Written exercise: Please copy the records below word for word, from the line containing "Comparing (1) woman's" up to and including the line containing "1735 millimetres".

Listed entries:
<<<<
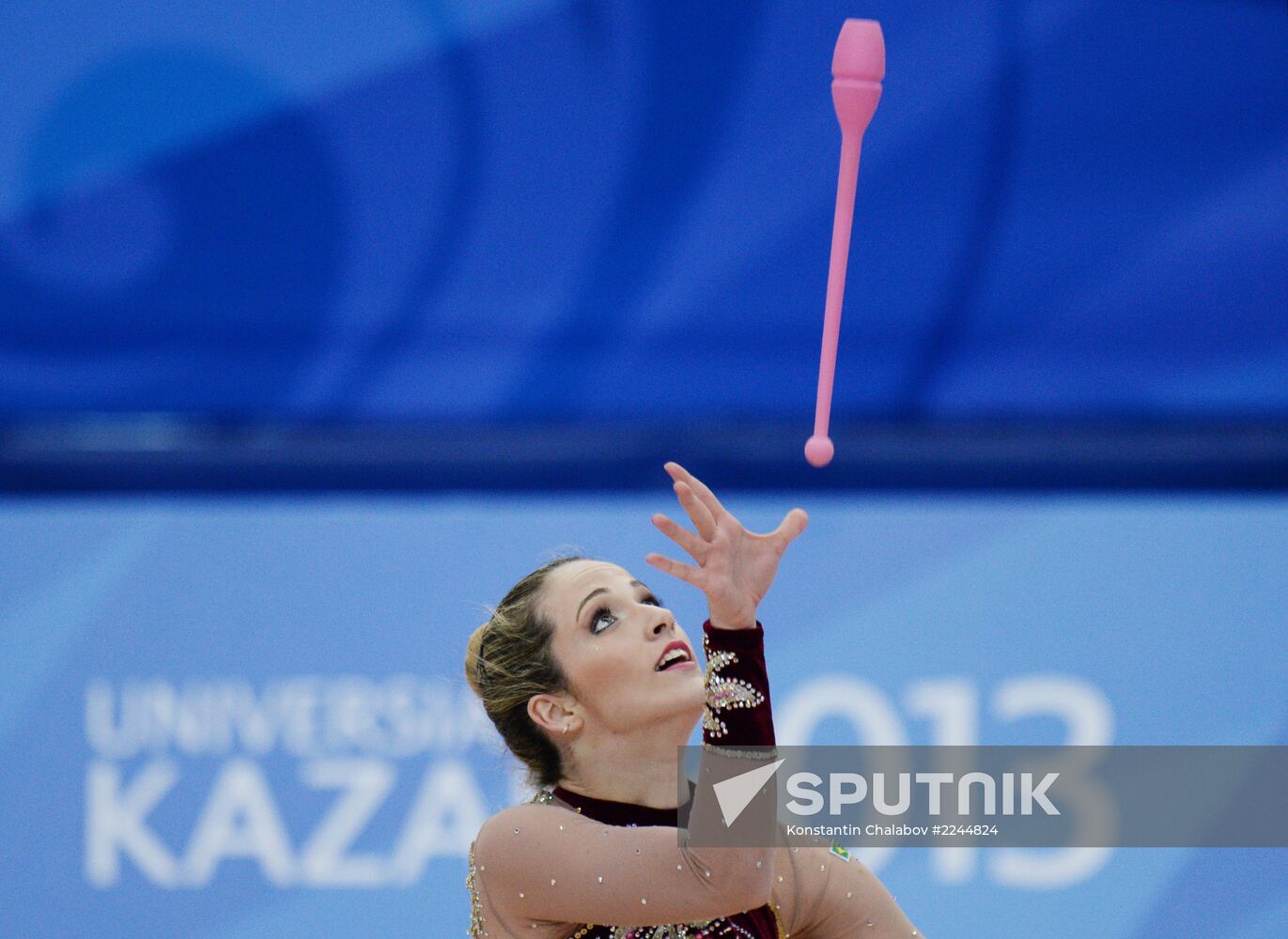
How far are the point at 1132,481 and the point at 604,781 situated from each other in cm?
>>>>
<<<<
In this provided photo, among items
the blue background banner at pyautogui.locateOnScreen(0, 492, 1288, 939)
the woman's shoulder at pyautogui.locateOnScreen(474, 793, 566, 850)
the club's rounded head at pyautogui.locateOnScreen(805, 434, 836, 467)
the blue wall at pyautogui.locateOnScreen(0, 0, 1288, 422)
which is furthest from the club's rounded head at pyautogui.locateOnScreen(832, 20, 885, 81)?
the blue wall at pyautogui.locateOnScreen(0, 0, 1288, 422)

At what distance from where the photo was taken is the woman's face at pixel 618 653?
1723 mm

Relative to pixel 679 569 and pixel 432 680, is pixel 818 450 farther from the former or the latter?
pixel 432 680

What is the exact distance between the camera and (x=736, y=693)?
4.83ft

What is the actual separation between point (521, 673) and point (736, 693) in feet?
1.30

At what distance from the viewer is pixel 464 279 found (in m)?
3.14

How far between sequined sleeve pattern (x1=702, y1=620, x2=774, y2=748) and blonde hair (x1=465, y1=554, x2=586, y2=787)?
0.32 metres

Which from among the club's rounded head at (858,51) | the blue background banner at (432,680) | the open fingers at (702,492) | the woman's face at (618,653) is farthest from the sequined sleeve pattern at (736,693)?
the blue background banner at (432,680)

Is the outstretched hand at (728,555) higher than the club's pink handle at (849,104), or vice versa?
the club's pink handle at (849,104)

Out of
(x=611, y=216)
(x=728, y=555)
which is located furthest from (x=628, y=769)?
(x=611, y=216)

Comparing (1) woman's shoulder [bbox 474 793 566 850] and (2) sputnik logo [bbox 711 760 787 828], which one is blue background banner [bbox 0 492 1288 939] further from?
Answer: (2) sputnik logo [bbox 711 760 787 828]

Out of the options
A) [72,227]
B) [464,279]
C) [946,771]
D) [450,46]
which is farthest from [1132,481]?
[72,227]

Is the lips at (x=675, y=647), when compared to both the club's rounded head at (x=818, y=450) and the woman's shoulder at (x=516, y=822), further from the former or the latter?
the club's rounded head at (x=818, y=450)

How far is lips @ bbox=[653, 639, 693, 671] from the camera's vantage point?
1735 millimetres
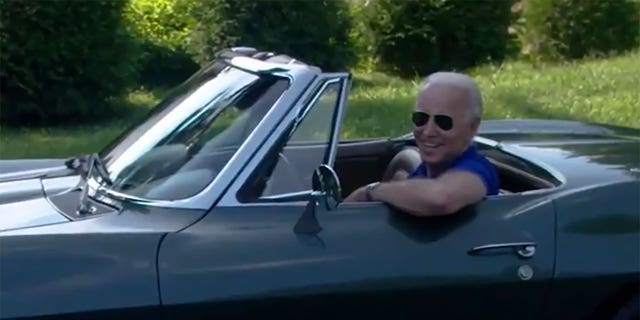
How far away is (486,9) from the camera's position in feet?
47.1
>>>>
<<<<
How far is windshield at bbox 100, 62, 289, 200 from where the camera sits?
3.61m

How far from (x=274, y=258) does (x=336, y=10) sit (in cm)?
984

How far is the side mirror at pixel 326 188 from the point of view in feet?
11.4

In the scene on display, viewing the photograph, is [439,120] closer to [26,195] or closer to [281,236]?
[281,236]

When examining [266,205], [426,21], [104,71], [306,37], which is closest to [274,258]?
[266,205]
>>>>
Finished answer:
Comparing (1) woman's shoulder [bbox 474 793 566 850] and (2) sputnik logo [bbox 711 760 787 828], which one is blue background banner [bbox 0 492 1288 939] further from?
Answer: (2) sputnik logo [bbox 711 760 787 828]

Out of the options
A) [72,227]
B) [464,279]
C) [946,771]
D) [450,46]
which is farthest from [1132,481]?
[72,227]

Is the lips at (x=675, y=647), when compared to both the club's rounded head at (x=818, y=450) and the woman's shoulder at (x=516, y=822), further from the former or the latter?
the club's rounded head at (x=818, y=450)

How far is lips @ bbox=[653, 639, 693, 671] from the camera's vantage point?
1735 millimetres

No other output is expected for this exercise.